India faced a dual balance sheet problem where both corporate and banks' balance sheets were under pressure. We have now fully recovered from that period and private investment is also showing signs of improvement. However, how durable it proves to be remains to be seen.
The World Bank studied 104 economies between 1950 and 2022, including 35 developed and 69 emerging market and developing countries. As the study shows, output growth in emerging markets and developing economies increased by 5.9 percent per year while investment accelerated. Which was 1.9 percent more than other years. The empirical analysis and case studies contained in the report yield three key observations about the role of policies in raising investment rates that are worth mentioning here.
First, policy interventions to improve macroeconomic stability, such as efforts to reduce the fiscal deficit and inflation targeting, and structural reforms have proven helpful in increasing investment. It also includes interventions to facilitate international trade and ensure the flow of capital.

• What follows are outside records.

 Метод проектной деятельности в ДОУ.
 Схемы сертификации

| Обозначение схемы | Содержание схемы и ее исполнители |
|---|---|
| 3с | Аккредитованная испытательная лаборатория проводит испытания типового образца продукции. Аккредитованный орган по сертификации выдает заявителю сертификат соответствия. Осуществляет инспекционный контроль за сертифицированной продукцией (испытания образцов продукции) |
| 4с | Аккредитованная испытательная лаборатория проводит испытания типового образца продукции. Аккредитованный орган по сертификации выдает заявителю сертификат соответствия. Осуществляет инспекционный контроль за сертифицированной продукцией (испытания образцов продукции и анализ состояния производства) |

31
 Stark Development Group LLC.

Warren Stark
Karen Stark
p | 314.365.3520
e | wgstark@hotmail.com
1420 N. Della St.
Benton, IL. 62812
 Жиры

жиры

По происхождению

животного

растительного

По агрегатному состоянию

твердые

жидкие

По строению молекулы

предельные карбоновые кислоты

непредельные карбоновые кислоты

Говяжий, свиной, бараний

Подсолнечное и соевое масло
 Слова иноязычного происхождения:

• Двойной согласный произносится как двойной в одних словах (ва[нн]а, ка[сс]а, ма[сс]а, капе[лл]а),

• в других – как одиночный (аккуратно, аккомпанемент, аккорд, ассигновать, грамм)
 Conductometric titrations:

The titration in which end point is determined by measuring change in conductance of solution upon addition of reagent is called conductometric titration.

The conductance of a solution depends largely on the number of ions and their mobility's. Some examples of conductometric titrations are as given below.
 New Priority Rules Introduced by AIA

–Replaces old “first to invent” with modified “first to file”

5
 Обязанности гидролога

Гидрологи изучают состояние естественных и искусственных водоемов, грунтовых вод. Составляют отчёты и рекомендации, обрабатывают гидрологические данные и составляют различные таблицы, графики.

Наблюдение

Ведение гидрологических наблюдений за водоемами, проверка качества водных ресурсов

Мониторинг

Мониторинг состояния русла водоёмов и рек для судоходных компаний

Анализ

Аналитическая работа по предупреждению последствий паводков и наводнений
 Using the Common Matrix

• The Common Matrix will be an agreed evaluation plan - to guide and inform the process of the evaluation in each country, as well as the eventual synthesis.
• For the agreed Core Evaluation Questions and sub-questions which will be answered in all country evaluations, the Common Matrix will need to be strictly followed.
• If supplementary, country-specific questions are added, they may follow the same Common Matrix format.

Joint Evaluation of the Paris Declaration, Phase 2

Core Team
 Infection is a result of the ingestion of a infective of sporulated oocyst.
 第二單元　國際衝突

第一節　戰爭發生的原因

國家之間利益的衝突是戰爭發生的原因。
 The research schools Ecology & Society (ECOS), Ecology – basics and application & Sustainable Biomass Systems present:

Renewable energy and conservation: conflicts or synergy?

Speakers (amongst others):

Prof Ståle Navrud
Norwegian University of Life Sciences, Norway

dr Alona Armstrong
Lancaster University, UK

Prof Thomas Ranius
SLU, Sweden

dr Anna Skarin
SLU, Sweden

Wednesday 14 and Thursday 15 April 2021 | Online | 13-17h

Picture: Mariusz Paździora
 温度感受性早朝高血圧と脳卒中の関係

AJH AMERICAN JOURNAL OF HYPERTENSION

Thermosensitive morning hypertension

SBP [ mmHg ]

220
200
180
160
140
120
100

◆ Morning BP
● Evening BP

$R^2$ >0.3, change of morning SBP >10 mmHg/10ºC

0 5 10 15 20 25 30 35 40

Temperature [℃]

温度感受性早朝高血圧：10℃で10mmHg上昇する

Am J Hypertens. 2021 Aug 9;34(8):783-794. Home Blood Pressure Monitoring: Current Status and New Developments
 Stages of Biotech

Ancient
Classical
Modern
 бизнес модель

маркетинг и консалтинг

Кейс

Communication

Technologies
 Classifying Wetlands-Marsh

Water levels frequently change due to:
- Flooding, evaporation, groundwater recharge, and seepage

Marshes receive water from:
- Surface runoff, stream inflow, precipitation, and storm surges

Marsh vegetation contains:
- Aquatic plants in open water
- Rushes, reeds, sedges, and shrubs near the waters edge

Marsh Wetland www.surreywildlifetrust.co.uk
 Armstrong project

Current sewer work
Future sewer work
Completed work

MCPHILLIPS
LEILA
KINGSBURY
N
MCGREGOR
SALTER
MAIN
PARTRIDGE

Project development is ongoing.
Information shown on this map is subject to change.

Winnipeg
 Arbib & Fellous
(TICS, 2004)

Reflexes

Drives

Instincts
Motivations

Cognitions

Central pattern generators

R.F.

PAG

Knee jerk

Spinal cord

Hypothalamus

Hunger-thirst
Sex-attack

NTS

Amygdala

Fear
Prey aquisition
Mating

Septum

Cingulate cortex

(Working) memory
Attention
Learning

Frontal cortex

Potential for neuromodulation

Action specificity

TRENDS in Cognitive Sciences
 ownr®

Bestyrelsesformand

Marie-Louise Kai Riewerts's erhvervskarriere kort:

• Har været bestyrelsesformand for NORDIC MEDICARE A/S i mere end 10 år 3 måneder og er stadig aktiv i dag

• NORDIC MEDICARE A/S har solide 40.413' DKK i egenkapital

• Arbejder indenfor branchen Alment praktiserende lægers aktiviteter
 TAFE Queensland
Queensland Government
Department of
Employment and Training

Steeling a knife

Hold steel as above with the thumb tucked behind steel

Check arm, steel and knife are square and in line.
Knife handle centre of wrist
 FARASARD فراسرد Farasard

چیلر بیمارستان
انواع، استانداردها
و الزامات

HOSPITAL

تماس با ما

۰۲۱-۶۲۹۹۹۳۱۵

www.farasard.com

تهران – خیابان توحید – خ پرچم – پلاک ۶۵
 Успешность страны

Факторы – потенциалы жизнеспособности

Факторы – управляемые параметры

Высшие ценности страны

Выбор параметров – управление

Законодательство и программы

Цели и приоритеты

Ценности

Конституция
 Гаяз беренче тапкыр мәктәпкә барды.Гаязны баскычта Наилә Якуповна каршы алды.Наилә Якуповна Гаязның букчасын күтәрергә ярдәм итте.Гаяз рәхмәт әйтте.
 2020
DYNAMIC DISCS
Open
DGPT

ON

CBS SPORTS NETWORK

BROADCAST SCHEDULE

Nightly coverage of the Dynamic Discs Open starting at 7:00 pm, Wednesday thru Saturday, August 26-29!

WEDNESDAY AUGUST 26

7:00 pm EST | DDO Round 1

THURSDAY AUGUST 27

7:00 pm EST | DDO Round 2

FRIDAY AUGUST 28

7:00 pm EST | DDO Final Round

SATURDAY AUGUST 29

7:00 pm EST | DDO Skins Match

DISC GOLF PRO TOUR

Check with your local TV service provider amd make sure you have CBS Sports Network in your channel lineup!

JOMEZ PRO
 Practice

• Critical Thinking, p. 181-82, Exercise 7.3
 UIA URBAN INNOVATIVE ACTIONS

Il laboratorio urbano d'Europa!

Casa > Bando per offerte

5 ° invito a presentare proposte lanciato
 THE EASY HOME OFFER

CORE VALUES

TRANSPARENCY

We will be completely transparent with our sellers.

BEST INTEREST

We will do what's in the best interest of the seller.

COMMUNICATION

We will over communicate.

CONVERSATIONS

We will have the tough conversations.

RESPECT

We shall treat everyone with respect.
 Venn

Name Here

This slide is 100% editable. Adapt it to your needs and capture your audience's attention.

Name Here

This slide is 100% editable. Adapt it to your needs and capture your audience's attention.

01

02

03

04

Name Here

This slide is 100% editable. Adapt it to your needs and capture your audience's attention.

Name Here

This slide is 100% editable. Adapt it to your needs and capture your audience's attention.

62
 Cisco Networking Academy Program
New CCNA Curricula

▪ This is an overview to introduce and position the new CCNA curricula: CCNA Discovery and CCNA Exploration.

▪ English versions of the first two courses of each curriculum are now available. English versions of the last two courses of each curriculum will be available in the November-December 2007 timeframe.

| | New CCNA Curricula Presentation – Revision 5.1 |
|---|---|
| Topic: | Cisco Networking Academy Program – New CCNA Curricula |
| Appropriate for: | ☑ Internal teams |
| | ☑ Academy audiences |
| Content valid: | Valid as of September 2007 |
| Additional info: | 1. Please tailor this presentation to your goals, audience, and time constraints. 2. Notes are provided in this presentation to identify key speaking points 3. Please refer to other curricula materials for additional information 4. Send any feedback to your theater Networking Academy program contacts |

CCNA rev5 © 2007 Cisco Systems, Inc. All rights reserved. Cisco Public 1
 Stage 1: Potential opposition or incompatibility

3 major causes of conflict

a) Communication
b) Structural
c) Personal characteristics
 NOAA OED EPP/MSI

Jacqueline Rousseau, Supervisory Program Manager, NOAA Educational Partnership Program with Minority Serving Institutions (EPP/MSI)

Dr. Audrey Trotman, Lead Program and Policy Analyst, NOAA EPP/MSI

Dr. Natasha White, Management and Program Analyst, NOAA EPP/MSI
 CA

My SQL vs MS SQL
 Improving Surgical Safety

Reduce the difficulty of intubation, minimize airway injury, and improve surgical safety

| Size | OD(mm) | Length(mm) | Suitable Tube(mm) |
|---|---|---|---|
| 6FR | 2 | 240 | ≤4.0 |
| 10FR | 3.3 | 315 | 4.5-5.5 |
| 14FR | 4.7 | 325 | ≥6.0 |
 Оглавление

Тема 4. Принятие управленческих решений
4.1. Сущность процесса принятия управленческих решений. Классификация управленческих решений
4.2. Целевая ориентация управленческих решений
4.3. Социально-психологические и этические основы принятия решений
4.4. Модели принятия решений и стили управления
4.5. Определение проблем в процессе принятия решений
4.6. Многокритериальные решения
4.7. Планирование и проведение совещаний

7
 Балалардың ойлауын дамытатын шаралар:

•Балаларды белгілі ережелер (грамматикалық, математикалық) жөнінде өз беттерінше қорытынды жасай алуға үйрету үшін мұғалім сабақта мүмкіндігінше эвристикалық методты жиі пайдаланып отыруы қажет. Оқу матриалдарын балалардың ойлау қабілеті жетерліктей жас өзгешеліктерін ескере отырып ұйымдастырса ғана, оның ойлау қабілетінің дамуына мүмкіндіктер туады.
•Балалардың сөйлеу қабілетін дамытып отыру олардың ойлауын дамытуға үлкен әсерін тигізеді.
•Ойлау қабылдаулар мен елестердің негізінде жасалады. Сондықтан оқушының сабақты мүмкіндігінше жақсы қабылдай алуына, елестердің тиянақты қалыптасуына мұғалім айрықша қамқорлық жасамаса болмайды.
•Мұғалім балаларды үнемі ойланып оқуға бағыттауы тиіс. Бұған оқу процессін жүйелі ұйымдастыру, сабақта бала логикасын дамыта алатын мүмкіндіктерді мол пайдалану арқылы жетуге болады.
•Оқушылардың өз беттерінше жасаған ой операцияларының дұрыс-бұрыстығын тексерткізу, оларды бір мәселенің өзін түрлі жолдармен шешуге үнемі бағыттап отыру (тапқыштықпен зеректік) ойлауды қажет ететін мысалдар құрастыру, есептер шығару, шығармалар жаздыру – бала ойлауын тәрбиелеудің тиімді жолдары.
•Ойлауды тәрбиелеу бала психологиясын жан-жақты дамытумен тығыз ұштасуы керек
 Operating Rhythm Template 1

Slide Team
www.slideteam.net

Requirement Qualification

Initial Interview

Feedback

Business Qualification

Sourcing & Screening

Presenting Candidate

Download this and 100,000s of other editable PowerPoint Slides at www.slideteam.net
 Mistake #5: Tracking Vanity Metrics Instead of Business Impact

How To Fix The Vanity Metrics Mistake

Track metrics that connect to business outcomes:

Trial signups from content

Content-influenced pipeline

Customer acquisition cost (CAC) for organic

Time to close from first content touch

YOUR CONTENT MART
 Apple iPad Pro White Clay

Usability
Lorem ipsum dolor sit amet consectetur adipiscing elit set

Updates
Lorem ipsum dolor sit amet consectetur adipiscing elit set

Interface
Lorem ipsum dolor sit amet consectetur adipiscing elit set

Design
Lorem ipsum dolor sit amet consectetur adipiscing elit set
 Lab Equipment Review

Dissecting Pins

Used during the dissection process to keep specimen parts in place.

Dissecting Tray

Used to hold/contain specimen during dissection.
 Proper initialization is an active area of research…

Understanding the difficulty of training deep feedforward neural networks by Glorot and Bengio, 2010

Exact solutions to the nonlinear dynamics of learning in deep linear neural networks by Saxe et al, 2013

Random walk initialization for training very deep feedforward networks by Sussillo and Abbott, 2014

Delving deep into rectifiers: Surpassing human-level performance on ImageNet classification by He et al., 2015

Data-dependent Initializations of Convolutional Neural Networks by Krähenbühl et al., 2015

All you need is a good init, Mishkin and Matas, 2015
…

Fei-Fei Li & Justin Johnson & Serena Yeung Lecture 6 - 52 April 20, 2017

Second, specific policy interventions have their role to play, but a comprehensive package of policy interventions that ensure greater macroeconomic stability and focus on structural issues will enhance investment growth prospects.
Third is the role of institutions, for example their proper functioning and independent legal system is very important. It is understood that an active judicial system instills confidence in investors and entrepreneurs as contracts are easy to enforce.
In this context, it is worth noting that macroeconomic stability in India is at a relatively good level. However, there is an increased fiscal deficit partly due to an increase in government capital expenditure in an effort to boost investment. The government will soon have to answer a difficult policy question: at what point should it start making room for the private sector? While India's capital mobility remains strong, there have been some difficulties on the trade front in recent years due to rising tariffs, which some economists believe could affect long-term growth.
The study also highlights how the reforms initiated by India in the 1990s boosted growth and investment in that decade. The global economy is expected to grow at a slower pace in the near term and investment growth worldwide has slowed in recent years, so Indian policymakers may need to take additional steps to facilitate growth and investment in the medium term.